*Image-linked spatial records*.
◆ ◆ ◆ ◆ ◆ ◆ ◆
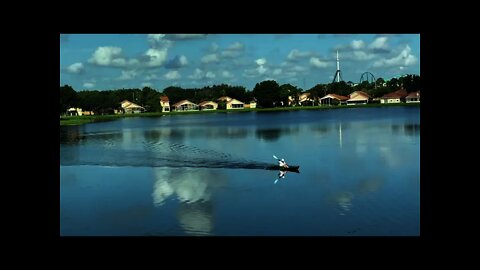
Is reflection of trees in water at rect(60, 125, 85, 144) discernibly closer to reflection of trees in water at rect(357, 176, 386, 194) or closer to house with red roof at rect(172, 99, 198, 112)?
reflection of trees in water at rect(357, 176, 386, 194)

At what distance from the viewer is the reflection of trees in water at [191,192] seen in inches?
374

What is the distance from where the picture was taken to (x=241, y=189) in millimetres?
13141

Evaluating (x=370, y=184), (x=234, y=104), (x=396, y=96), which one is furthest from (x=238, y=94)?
(x=370, y=184)

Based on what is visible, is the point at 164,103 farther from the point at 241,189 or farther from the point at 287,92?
the point at 241,189

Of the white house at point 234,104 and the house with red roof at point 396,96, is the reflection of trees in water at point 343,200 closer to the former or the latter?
the white house at point 234,104

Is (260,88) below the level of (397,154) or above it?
above

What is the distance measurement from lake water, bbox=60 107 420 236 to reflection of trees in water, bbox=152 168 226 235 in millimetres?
27

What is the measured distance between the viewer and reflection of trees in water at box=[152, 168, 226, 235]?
9.51 meters
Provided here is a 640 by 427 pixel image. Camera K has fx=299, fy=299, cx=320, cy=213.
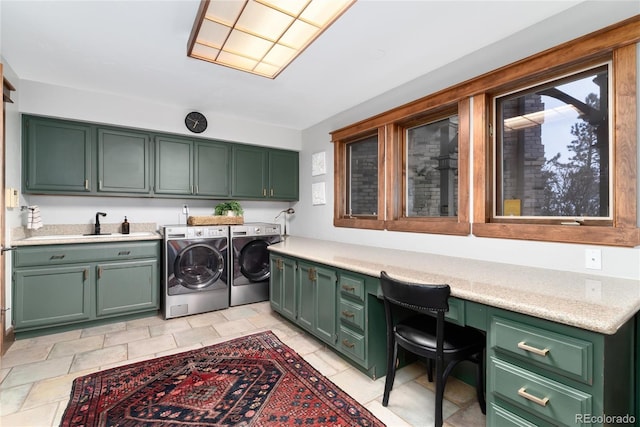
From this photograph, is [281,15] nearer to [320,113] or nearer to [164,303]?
[320,113]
◆ ◆ ◆ ◆ ◆ ◆ ◆
Convert the lines from the one containing "What is the distance measurement" through the end of the records, inclusive, into a JSON list of strings with one string per line, omitting blank lines. Leave the pictures out of the list.

[
  "What is the distance measurement from lake water, bbox=60 107 420 236 to reflection of trees in water, bbox=152 168 226 235 in millimetres?",
  "27",
  "What is the measured distance between the viewer and reflection of trees in water at box=[152, 168, 226, 235]?",
  "9.51 meters",
  "Provided here is a 640 by 427 pixel image. Camera K has fx=299, fy=299, cx=320, cy=213.",
  "From this photograph, is [281,15] nearer to [320,113] or nearer to [164,303]?",
  "[320,113]"
]